说回刚才从北到南,下了地铁,是一片片没有特点的街道。街边似乎牛羊肉挺多,和一些奇奇怪怪地在用排队获取使用钱换取不知道什么食物资格的人类。穿过这些人类,再穿过一些道路,我并没有到达某个圣地,我只是到了另一个地方,一个寺庙。
我不知道我该如何衡量此地的文化与宗教的平衡性。漫无目的地走了两圈之后,一直到下午的法事结束,我一共见到了三个和尚,当然不止这三个。
我想到的是,在一个这么出名的地方修行,是否还能纯粹?
香山是一座没什么特点的山,设施挺旧,我在一个见不到人的火热周末,从南线一路登上。
爬山的过程勉强媲美乘坐轻轨从巴沟站到香山站的窗外风景,不过遇到了一个大爷,算是这个宇宙给我的另一个有意义函数塌缩。

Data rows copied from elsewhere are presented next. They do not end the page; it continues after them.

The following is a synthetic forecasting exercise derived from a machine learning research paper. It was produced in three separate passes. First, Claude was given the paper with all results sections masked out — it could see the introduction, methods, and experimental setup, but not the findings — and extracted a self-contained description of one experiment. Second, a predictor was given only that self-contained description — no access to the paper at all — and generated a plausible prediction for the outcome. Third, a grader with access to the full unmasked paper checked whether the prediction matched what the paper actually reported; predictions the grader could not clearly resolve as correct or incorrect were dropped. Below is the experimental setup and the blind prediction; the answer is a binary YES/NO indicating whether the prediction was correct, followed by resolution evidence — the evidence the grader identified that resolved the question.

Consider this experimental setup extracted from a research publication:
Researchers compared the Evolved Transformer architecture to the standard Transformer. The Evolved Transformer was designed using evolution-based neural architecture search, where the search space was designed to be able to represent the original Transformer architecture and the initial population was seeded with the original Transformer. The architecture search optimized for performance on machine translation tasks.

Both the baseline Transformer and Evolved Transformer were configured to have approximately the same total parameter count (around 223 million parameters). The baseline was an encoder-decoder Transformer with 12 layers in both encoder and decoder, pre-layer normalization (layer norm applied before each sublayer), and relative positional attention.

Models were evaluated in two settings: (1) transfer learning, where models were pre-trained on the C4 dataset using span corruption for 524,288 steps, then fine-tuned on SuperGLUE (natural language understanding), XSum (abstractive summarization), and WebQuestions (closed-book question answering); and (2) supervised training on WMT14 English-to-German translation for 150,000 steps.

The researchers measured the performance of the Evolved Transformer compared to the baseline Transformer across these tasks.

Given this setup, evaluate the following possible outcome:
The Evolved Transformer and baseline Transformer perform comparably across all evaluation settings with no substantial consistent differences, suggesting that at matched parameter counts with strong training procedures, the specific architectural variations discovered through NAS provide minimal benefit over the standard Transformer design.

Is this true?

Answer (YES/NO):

他就坐在一个小山峰上,看起来是个工作人员,但看不出来工作性质。身边的房子是新的,身后的房子是旧的。周围就有介绍的招牌。他就坐着,面向山,一动不动。我在他背后模仿了一会,就走神了,于是继续爬山。走了几十米,我发现全是下坡,感觉不对,折返回去询问,得到了我今年最满意的答复:“就这个方向,下坡没关系,先下坡再上坡,就到山顶了。”
鸡汤只有不是鸡汤的时候才有营养,我一边下坡一边接受这句话给我大脑的影响。
山路上总能见到长条黑虫子,有的非常活跃,有的已经死了。
死了的真的死了吗?对于一个种族来说就是生生死死,我是我,还是这个种族呢?
到山顶后,我很开心,就是风太大了,于是下山了。